EXCERPT TO READ:

The backlash of the scientific community against the temperature ‘hockey stick’ has started to convince scientists of the error in Mann et al’s work but many still support other evidence for anthropogenic forcing of global warming and its impacts on climate. Some compelling evidence for anthropogenic forcing includes the energy imbalance of the Earth, which shows that 1 W/m2 more energy is being absorbed than emitted (Hansen, 2005). This fact, along with evidence of surficial melting and accelerated discharge of the Greenland ice sheet, led Hansen (2005) to examine the sources, rates, and impacts of global warming on ice sheets.
Hansen states that the IPCC (2001) scenarios of sea level rise include rapid growth of climate forcing through 2100 resulting in thermal expansion of the oceans and melting of alpine glaciers. The estimate assumes a zero contribution from Greenland and Antarctica to sea level rise. The IPCC report also states that CO2 and CH4 are much higher than ever observed over several hundred of thousands years into the past. This evidence points towards anthropogenic forcing of the climate above and beyond the warming due to changes in Earth’s orbital parameters. Hansen forecasts that, though the effects of warming have been slow thus far, they will speed up in the near future. In this prediction, as air temperatures increase, the area of ice sheet surficial melting increases, sea level rises, and more water lubricates the bed of the ice sheets to allow increased ice discharge into the ocean. Hansen’s view of the effects of atmospheric forcing on ice sheets is very realistic but he goes on to point out, appropriately, that the oceans are actually more important in ice sheet forcing. Hansen points out that most of the Earth’s incoming energy goes into the ocean and that increased ice melt will lead to a positive feedback temperature loop for the ice sheets. In this loop, some ice melts, the temperature of the mixed ocean layer decreases, latent heat and sensible heat of the oceans decrease, and the planet loses less heat (increasing the total net absorbed heat flux) thus increasing temperature and inducing more melt. As well, increased air pollution boosts ice melting because a few extra parts per billion of soot on the ice surface changes its albedo by 1%.
Despite the importance of ice sheets to climate, Hansen says that ice sheet models are lacking the robustness needed to simulate reality. The models lack basal lubrication effects and are unable to replicate both Heinrich events and realistic disintegration times as seen for ice sheets in the past. Thus the ice sheets’ response to planetary imbalances and its effects on climate are the least well-constrained of global climate controls. The time for sea surface temperatures to respond to imbalances and even the time for the human race to change its greenhouse emissions are more readily estimated.
Hansen defines a substantial sea level rise as 2m, of which 0.5m comes from thermal expansion of the ocean and melting glaciers and 1.5m comes from melting of the ice sheets. At the end of the last glacial maximum, sea level rose 20m in 400 years. Although the ice was at lower latitudes at that time, a much smaller rise in sea level today could wreak havoc on our society. Hansen concludes that a 1ºC increase in temperature above current average global temperature would constitute “dangerous anthropogenic interference” and that society should keep climate forcings from exceeding an extra 1 W/m2 above our current energy imbalance. Scenarios show that a 2ºC increase in temperature above today’s puts us in the danger zone for rapid ice sheet imbalance and disintegration.

GIVEN DATA:
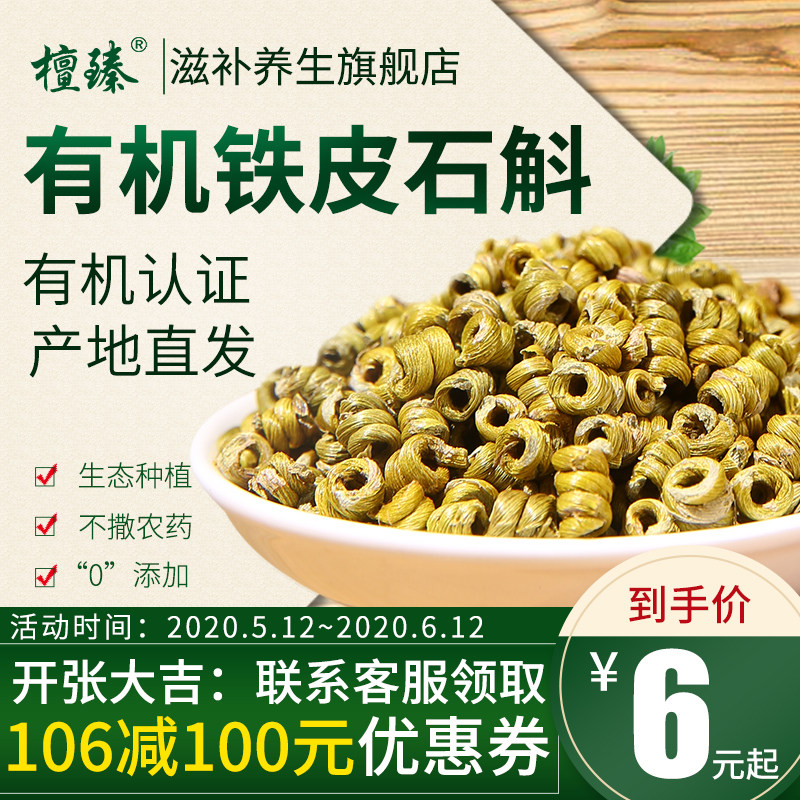  檀臻滋补养生石斛/枫斗
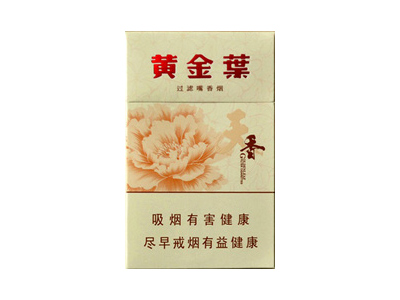 �ƽ�Ҷ(��������)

EXPLORE THE MATERIAL:
(1) List every sea level figure in meters that the excerpt on global warming and ice sheets gives, with what each one refers to.
(2) Carry on writing the excerpt on global warming and ice sheets, starting right after its last sentence.

SOLVED PROBLEMS:
(1)
- 2m: what Hansen defines as a substantial sea level rise
- 0.5m: the part of that rise from thermal expansion of the ocean and melting glaciers
- 1.5m: the part of that rise from melting of the ice sheets
- 20m: the sea level rise over 400 years at the end of the last glacial maximum

(2)
Hansen also addresses the fact that society is capable of limiting further warming to safe levels (<1ºC) but that little action is being taken to do so. In fact, he points out that the current acceleration of fossil fuel usage is alarming and that society needs “…strategic planning and strong concerted actions…” to slow down global warming. This is a very strong stance to take in the political area, particularly considering the policies of the US government with respect to global warming. However, he also says that documents such as the IPCC report need to be subjected to the same scrutiny as other scientific papers. This implies that while Hansen believes that society should take immediate steps to curb global warming, he acknowledges that others believe his view is alarmist and that more research is needed to attain solid scientific conclusions on global warming.
Hansen takes a more conversational tone in this paper, which is appropriate because it was published as an editorial essay. His arguments are convincing despite his fact that his expertise lies outside of glaciology. The article is alternately serious and amusing, making it easy to read while also being dense with information. Hansen relies on very few figures and instead talks through his arguments. Some may consider this akin to building a house of cards but the arguments presented are well thought out and solid. Hansen’s paper naturally leads scientists to question whether the oceans are really absorbing most of the observed large energy surplus and whether glaciologists also believe that the response of the Antarctic Ice Sheet will be so critical to climate in the near future.
3. Effect of Anthropogenic Forcing on the West Antarctic Ice Sheet
3.1 Effect of Anthropogenic Forcing on Ocean Temperatures
In fact, Hansen’s supposition that the oceans are absorbing the majority of the Earth’s energy surplus is confirmed by Barnett et al. (2005), who state that ~84% of Earth’s heating in the last 40 years has gone into warming the oceans. Barnett et al. identify a complicated signal of warming in 6 ocean basins of the world, the north and south: Atlantic, Pacific, and Indian Oceans (Figure 2). The signal differs from basin to basin and with depth in each basin, showing that previous studies that examined a world-wide surficial average could not capture the true heterogeneity of the warming signal. Their analyses involved defining a “fingerprint” for each basin, i.e. a mask or specific spatial boundaries. Barnett et al. do not elaborate on how the boundaries are chosen, especially in non-obvious areas such as between north and south portions of the same ocean and in areas where different oceans meet. They also do not consider the Antarctic and Arctic Oceans, presumably due to lack of data in those areas. The ocean temperature is calculated over decadal periods at each level of the ocean, thus identifying the low frequency temporal changes in temperature and not the seasonal or yearly changes.
Figure 2: Change of temperature with depth for observations from 1960 to 2000 for 6 ocean basins world-wide (Barnett et al., 2005).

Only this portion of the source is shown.